KOF is not only attractively valued relative to its peers, but is also trading at attractive levels relative to its own historical valuation range.
Attractive dividend with growth potential
Currently, KOF pays a semi-annual dividend of $1.65 per share. Based on current market prices, the stock yields ~3.8%.
The company’s dividend has historically been volatile, but has increased over time.
The current dividend of ~$3.3 represents a payout ratio of 54% of projected earnings for fiscal 2024. Although the company is focused on using cash to fund growth opportunities, KOF believes it has the potential to significantly increase its dividend in the coming years as earnings grow.
Risks to Consider
One of the key risks that US investors need to be aware of is FX risk.
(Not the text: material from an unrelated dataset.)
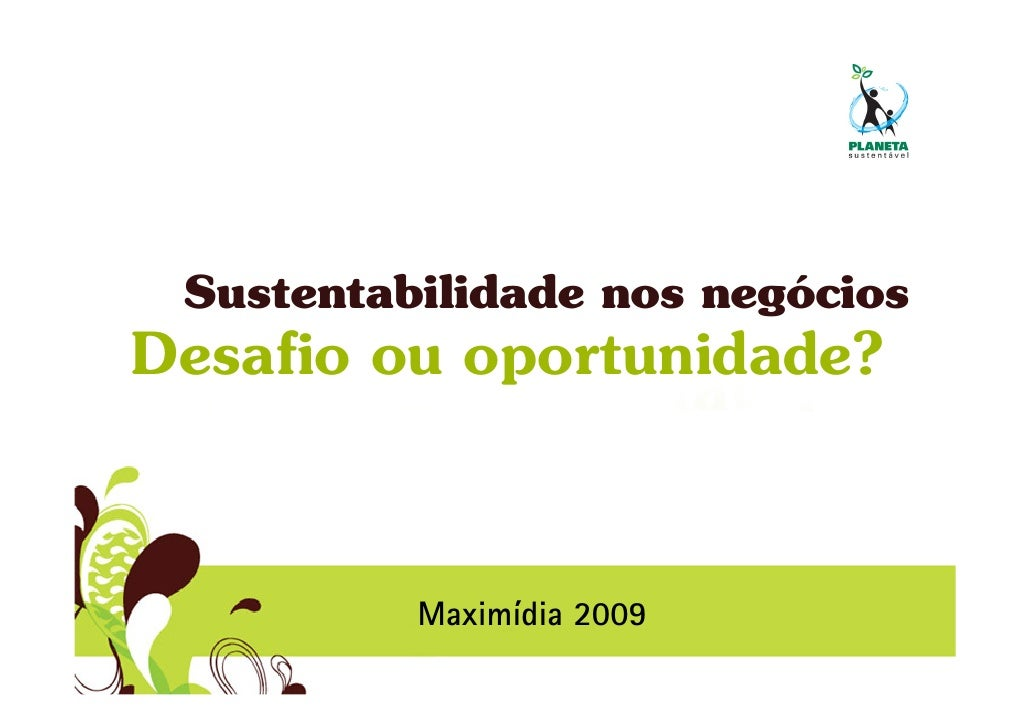 Sustentabilidade nos negócios Desafio ou oportunidade?              Maximídia 2009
KOF is an ADR, meaning investors are exposed to movements in Mexico’s locally traded stocks and movements in the USDMXN exchange rate.
From an FX perspective, holding all else equal, KOF shareholders stand to benefit from the appreciation of the Mexican peso against the US dollar.
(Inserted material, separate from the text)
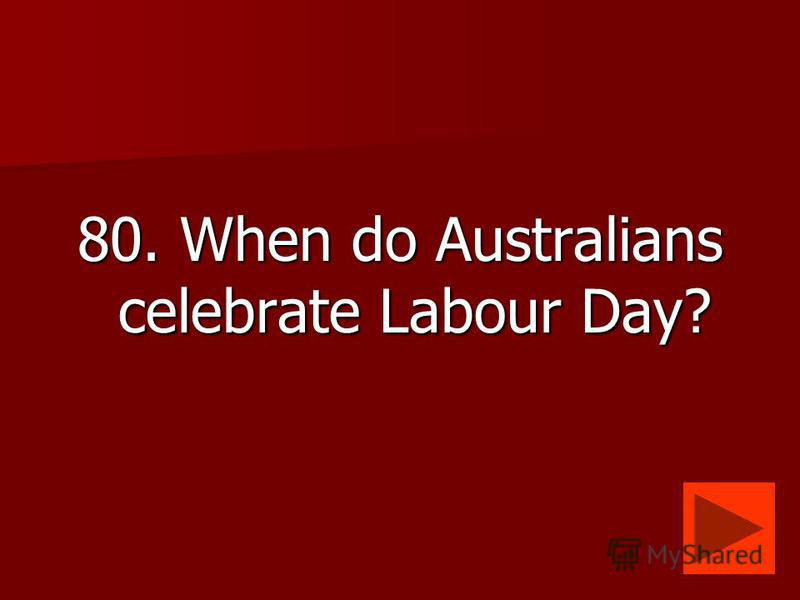 80. When do Australians celebrate Labour Day?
The U.S. dollar has been strengthening against the Mexican peso recently, but we are not sure if this trend will continue given that low inflation is likely to force the Federal Reserve to change its monetary policy.
Another key risk to consider is that recently launched weight loss drugs such as Ozempic, Wegovy and Mounjaro may reduce demand for sugary sodas in the long term. Morgan Stanley recently reported that 65% of obesity medication patients reduced their soda intake.
These products are currently less widely available in Latin America than in the United States, but that may change in the long term. Investors in KOF should closely monitor trends related to soda consumption in the United States to gain early insight into whether drugs may be impacting consumption.
conclusion
KOF represents a rare mix of high-quality businesses with strong growth prospects trading at a reasonable valuation.
The company enjoys a fairly wide moat due to the exclusive rights to bottle Coca-Cola products in the markets in which it operates. Additionally, Coca-Cola is a majority shareholder of KOF, suggesting that Coca-Cola is committed to maintaining it for the long term. We have partnered with KOF.
KOF has a variety of growth drivers, including strong GDP growth in its core markets, strategic M&A opportunities to grow into additional markets, new products, and a shift to D2C distribution channels.
KOF expects revenue growth of about 12% next year. Even with this level of revenue growth, the company trades at just 13.8 times forward earnings. By comparison, Coca-Cola trades at 20.8 times forward earnings and is expected to grow its earnings by just 4%. Therefore, I see KOF as an attractive value creation opportunity.
Start KOF at Buy level. However, we would consider a downgrade of the company if the valuation picture changes or if soda sales decline significantly in the U.S. due to the use of obesity drugs. This is because it is considered a leading indicator of potential demand changes in Latin America.